Linker scripts

As we move into MS16, we may begin to use different STM32s, so understanding linkerscripts is essential in setting up flashing!

Introduction

Linking is the final step in compiling a program. It is responsible for organizing snips of assembly and merging them into a single program. It fills in all addresses so everything is in the right place.

Before linking, the compiler often leaves placeholder addresses because it does not know where the instructions will be in the broader structure of the program, it also does not know about external symbols (ie: dependencies and libraries).

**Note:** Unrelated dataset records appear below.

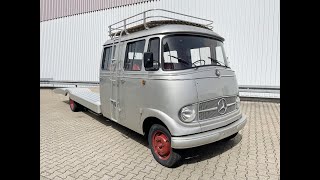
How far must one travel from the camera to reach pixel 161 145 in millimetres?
4109

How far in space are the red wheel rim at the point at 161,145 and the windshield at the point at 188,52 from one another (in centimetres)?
125

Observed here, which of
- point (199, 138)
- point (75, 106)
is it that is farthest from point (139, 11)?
point (199, 138)

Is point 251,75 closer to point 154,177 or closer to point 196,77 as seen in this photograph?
point 196,77

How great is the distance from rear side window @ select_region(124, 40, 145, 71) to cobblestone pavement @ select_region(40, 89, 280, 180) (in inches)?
69.8

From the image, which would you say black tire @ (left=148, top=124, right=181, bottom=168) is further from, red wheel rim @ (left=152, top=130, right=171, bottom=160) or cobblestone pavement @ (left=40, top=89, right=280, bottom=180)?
cobblestone pavement @ (left=40, top=89, right=280, bottom=180)

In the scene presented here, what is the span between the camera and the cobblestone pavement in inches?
150

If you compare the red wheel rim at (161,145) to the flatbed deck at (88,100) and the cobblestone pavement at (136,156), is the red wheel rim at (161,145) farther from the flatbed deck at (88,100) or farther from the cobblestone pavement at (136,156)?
the flatbed deck at (88,100)

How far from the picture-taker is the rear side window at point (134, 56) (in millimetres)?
4676

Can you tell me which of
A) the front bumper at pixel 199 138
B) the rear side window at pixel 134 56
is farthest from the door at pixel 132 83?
the front bumper at pixel 199 138

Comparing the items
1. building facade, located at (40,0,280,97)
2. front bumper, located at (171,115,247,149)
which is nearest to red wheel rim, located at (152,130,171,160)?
front bumper, located at (171,115,247,149)

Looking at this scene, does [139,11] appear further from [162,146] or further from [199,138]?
[199,138]

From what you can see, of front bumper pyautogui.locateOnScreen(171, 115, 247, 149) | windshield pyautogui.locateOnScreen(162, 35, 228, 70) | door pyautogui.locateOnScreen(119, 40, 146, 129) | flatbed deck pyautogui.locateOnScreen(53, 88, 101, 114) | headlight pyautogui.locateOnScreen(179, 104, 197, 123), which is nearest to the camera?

The linker relies on the script, which acts as a blueprint to organize the program. 

Basic Structure

A linker script consists of 4 main sections:

  1. Memory layout (Where and what type of memory is available, ie: flash and RAM)

  2. Section Definitions (What part of a program should go where)

  3. Options (Command specifying architecture and entry points)

  4. Symbols (Injected variables during linking)

Memory Layout

To allocate memory for a program, the linker must know what memory is available and where. The memory layout section specifies the origin and length of memory sections, as well as the read/write permissions.

The name is arbitrary, ie: BOOTLOADER, APPLICATION, RAM.

This is followed by a memory section attributes. Memory can be writable (w), readable (r), or executable (x). Flash memory is often (rx) and RAM is often (rwx). 

Origin is the starting memory address. In ARM chips this can be 0x08000000.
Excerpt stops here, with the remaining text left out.